The delay came as Lebanon’s economy and infrastructure continue to crumble, with legislators in the deeply divided parliament unable to reach a settlement to end a presidential vacuum for almost six months.
Lebanon has been without a fully functioning government for nearly a year as Prime Minister Najib Mikati heads a caretaker Cabinet with limited functions. The country has also been in a severe economic crisis since late 2019, with three-quarters of the population now living in poverty.
Riot police lobbed tear gas at hundreds of protesting retired soldiers who broke down a barbed wire fence near the government headquarters in downtown Beirut ahead of a scheduled Cabinet meeting. Retired military personnel have frequently protested the country’s dire economic conditions.
Lebanon’s municipal elections were originally slated for May last year but were postponed for a year because they coincided with parliamentary elections, which brought in a dozen reformist lawmakers running on anti-establishment platforms.
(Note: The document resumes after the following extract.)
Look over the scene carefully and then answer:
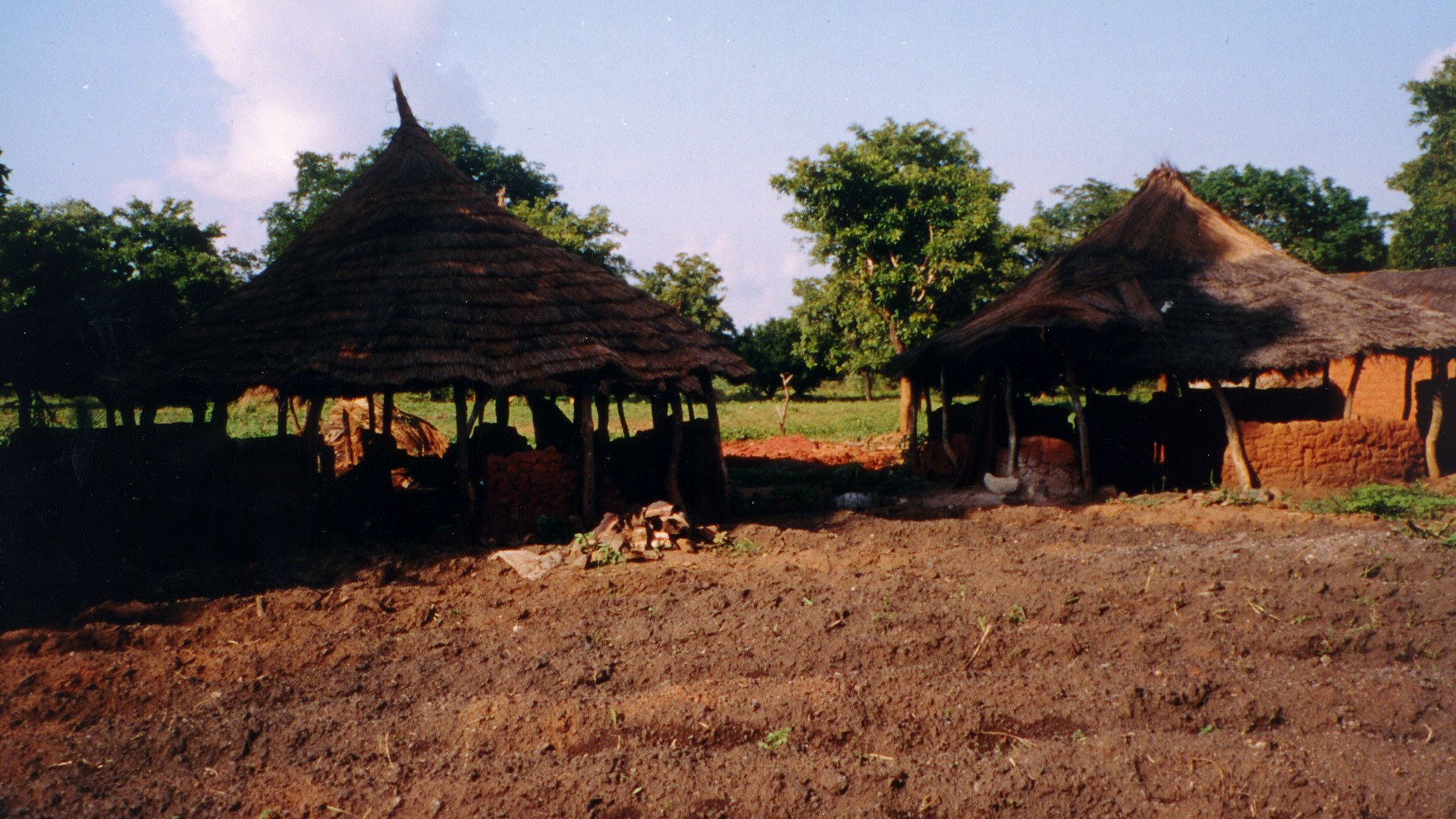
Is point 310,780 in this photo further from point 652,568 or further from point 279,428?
point 279,428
Opposition and reformist groups would likely continue this momentum and win additional seats in the upcoming local elections, as living conditions across the country continue to deteriorate. They have called for municipal elections to take place as planned in May, and most have boycotted parliament’s session.
Meanwhile, top political groups and leaders continue to quarrel. Mikati’s government and various major political groups in parliament, notably the Christian Free Patriotic Movement, have accused each other of stalling the securing of funding and logistics that caused the delay.
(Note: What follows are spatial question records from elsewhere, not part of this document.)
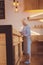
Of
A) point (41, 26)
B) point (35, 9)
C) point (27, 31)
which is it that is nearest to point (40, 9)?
point (35, 9)

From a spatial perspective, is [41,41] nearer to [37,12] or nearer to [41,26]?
[41,26]

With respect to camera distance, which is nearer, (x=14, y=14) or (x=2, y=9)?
(x=14, y=14)

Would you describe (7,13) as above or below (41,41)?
above

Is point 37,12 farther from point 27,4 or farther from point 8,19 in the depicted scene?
point 8,19

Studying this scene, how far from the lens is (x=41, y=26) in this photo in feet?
21.6

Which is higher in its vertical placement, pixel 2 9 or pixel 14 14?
pixel 2 9

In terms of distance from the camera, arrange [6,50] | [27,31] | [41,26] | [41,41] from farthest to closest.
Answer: [41,26]
[41,41]
[27,31]
[6,50]

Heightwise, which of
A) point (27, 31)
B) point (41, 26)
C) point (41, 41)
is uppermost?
point (27, 31)

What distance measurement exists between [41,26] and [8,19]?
4.19 feet

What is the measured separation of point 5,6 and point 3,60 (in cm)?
561

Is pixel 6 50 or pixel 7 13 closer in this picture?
pixel 6 50

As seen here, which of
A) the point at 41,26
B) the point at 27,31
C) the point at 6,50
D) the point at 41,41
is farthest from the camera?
the point at 41,26

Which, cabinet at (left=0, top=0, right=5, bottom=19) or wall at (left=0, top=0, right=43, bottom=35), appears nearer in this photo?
wall at (left=0, top=0, right=43, bottom=35)

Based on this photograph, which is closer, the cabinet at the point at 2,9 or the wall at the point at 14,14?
the wall at the point at 14,14
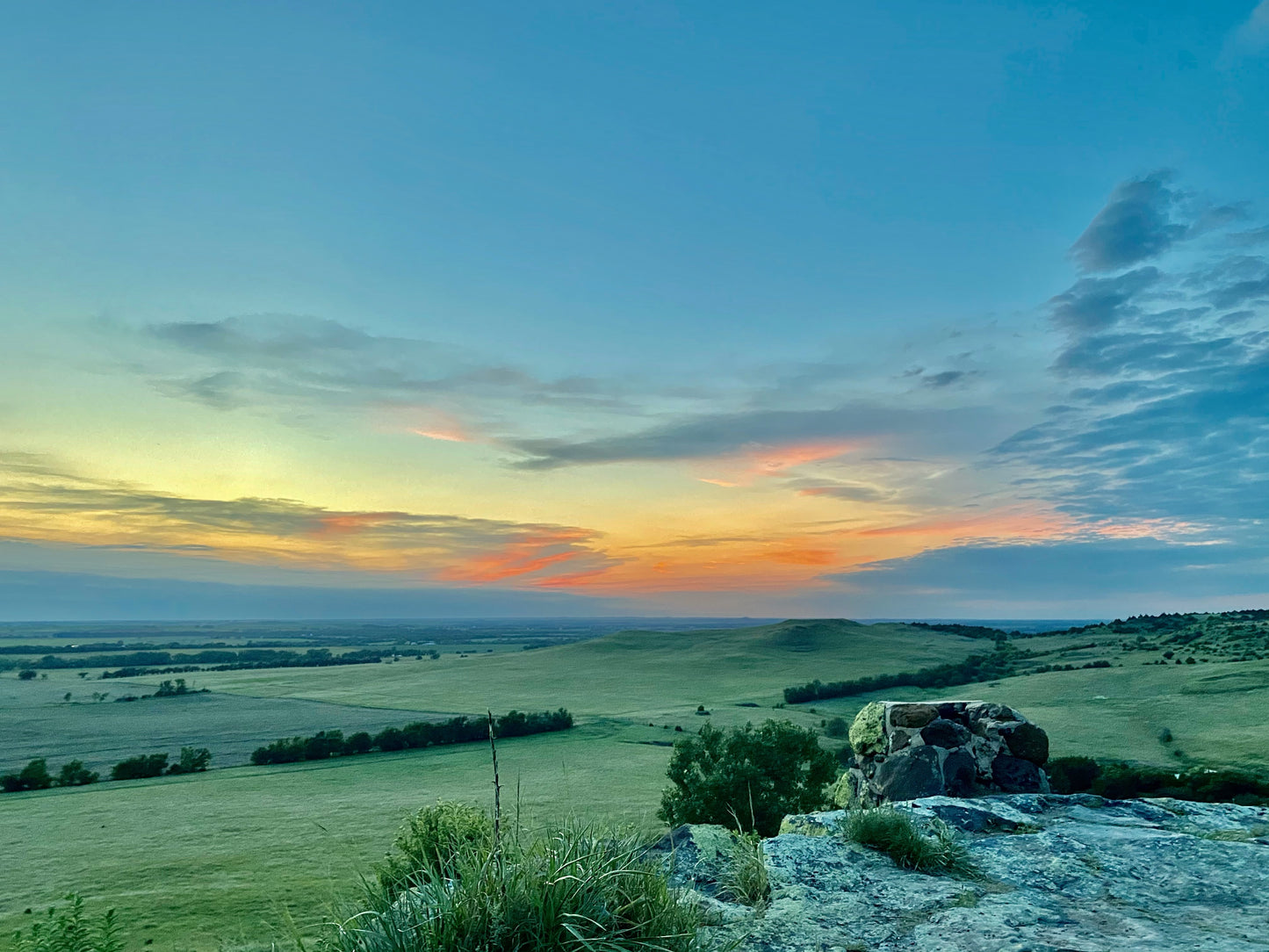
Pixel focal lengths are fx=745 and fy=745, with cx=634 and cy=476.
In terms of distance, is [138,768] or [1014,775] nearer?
[1014,775]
“If you really didn’t want to postpone municipal elections, why did you attend today’s session and secure a quorum?” The prime minister said at parliament in a heated dispute with several parliamentarians.
Just 65 of Lebanon’s 128 lawmakers attended, the bare minimum needed for a legislative session to secure a quorum.
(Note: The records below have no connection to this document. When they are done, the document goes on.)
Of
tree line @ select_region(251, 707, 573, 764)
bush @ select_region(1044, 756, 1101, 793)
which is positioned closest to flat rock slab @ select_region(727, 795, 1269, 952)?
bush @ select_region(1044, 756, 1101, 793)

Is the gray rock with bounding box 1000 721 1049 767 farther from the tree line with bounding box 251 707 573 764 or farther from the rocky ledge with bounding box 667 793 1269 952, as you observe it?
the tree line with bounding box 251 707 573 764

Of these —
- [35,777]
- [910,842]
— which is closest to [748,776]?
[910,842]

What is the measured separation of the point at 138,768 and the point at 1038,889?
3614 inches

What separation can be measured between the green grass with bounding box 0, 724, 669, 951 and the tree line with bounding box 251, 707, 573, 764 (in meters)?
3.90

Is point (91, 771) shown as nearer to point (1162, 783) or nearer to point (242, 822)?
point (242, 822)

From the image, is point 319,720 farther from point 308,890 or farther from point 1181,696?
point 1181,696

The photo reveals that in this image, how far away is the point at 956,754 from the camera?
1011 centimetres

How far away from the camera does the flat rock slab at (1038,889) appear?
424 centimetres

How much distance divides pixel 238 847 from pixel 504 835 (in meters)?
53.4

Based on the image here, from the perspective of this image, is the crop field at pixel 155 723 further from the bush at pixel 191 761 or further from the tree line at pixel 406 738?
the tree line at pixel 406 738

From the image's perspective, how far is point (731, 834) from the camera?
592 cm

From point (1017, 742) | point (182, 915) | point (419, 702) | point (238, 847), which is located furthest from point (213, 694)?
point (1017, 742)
Earlier this month, caretaker Interior Minister Bassam Mawlawi, whose ministry oversees elections, said Lebanon was ready to hold timely municipal elections, and that he had secured funding from the European Union and the United Nations to ease the burden on the country’s shoestring budget.
Both the EU and the U.N. have urged the crisis-hit country to hold elections on time. However, legislators have yet to pass a draft law that would secure an advance to the Interior Ministry.
Deputy Speaker Elias Bou Saab said in a parliamentary committee session on funding that holding the vote on time would be “impossible” and added that Mawlawi’s representative had told lawmakers they could not secure the funds despite the interior minister’s claims.
Lebanon’s last municipal elections in 2016 saw low voter turnout. In Beirut, local media reported a 20% voter turnout, whereas 48% of voters in Baalbek near the Syrian border cast their ballots.
In Lebanon’s sect-based power-sharing system, citizens only directly vote in parliamentary and municipal elections. Parliamentarians, split evenly between Muslim and Christian sects, vote for a Maronite Christian president, who then negotiates alongside them to bring in a Sunni Muslim prime minister. The speaker of parliament is a Shiite Muslim.